Vasconcelos explicou que os primeiros estudos com profilaxias trouxeram uma descoberta importante: a baixa adesão era o maior obstáculo. “Nos primeiros estudos, vimos que a eficácia da PrEP era altíssima. Então, por que algumas pessoas ainda se infectavam? O motivo é simples: se você leva a PrEP para casa e não toma, ela não resolve nada.”
A partir dessa observação, ele apresentou o cabotegravir como uma solução promissora. “A PrEP injetável mostrou, nos estudos, uma adesão maior do que a oral. Isso pode resolver boa parte desse problema”, disse. Ele citou os estudos HPTN 083 e 084, que avaliaram diferentes públicos. O primeiro envolveu homens gays e mulheres trans; o segundo, mulheres cisgêneras heterossexuais na África.
Os resultados, segundo dr. Rico, foram claros. “O estudo 083 mostrou que houve 66% menos infecções por HIV entre quem usou o cabotegravir comparado à PrEP oral. No estudo 084, essa diferença foi ainda maior: 89% a menos entre as mulheres que usaram a injeção.”
Além disso, os efeitos adversos relatados foram considerados leves. “O efeito mais relatado foi uma dor muscular no local da aplicação, que na maioria dos casos foi resolvido com compressa morna ou medicação. Bem mais simples de lidar do que os raros, mas possíveis, efeitos renais da PrEP oral”, observou.

Ricardo Vasconcelos apresenta slide sobre ‘Novos casos de infecção por HIV no mundo’
Apesar da empolgação com os dados, o pesquisador também abordou os desafios. “As PrEPs não estão chegando nas populações mais vulneráveis, como pessoas trans, travestis e jovens com pouco acesso à rede de saúde. E se a taxa de adesão aos métodos de prevenção é tão importante, nada mais lógico do que deixarmos a escolha para quem precisa, entre oral e injetável, com base no que a pessoa acredita que conseguirá seguir melhor.”
Durante a sessão de perguntas, o pesquisador afirmou que ainda não há uma definição sobre como o cabotegravir será incorporado ao SUS, nem quais grupos terão acesso primeiro — principalmente por causa do alto custo.

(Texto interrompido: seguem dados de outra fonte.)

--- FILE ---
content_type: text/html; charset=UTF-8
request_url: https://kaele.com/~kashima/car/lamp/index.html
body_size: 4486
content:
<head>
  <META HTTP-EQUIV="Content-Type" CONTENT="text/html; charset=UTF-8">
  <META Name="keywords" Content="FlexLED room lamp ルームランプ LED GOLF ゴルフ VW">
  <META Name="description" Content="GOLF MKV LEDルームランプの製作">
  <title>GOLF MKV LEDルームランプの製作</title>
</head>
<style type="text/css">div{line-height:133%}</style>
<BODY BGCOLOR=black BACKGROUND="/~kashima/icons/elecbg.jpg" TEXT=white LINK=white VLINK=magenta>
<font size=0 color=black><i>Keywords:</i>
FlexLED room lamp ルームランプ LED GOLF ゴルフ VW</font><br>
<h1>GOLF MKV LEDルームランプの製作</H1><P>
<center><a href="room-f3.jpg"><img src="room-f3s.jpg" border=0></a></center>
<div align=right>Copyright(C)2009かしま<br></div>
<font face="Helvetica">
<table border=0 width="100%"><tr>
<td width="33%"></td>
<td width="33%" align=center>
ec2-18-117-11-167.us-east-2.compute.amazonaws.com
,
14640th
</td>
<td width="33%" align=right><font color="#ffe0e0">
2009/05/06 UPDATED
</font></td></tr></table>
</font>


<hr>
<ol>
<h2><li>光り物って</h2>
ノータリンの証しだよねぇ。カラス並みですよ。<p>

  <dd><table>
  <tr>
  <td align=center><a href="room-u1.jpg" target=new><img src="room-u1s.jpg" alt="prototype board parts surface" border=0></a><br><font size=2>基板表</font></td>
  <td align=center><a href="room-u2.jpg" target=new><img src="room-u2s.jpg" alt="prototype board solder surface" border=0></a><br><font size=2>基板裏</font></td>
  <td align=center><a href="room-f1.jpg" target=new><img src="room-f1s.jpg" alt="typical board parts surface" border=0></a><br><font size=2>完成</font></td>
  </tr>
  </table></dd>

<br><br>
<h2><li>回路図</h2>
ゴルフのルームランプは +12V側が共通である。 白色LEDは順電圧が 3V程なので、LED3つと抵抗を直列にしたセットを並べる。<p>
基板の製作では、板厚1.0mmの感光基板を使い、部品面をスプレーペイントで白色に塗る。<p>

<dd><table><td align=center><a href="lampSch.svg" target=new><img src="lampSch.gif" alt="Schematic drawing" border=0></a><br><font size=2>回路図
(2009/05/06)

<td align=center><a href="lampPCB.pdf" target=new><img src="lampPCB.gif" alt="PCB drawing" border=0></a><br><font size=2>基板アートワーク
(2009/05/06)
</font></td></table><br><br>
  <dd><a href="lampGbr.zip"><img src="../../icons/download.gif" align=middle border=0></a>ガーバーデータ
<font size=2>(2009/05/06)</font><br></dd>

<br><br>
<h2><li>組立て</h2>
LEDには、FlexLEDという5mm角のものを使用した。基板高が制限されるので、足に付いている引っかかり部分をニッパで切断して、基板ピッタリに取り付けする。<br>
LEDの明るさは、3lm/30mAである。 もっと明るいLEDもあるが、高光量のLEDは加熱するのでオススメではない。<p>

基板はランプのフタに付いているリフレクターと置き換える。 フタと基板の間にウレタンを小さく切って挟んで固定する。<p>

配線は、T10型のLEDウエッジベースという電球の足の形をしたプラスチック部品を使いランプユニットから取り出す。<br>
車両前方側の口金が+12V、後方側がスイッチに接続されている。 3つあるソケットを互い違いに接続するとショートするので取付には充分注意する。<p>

Mesmo assim, mostrou-se otimista. “Quando a PrEP oral foi lançada, também não estava disponível para todo mundo. Mas, seis anos depois, já temos um cenário muito diferente. Esperamos que o mesmo aconteça com o cabotegravir.”
Para encerrar, ele fez um apelo aos profissionais de saúde. “Nem sempre o que a gente acha que é melhor para o paciente é o que realmente é. Precisamos ouvi-los. Se a camisinha não serve para ele, temos outros métodos para impedir a infecção pelo HIV — e ele precisa poder escolher aquele com que vai se comprometer.”
Com o avanço das tecnologias e o fortalecimento das políticas públicas, Ricardo Vasconcelos acredita que já temos, hoje, todas as ferramentas necessárias para eliminar a transmissão sexual do HIV. O desafio, agora, é fazer com que elas cheguem a quem mais precisa — e sejam usadas de fato.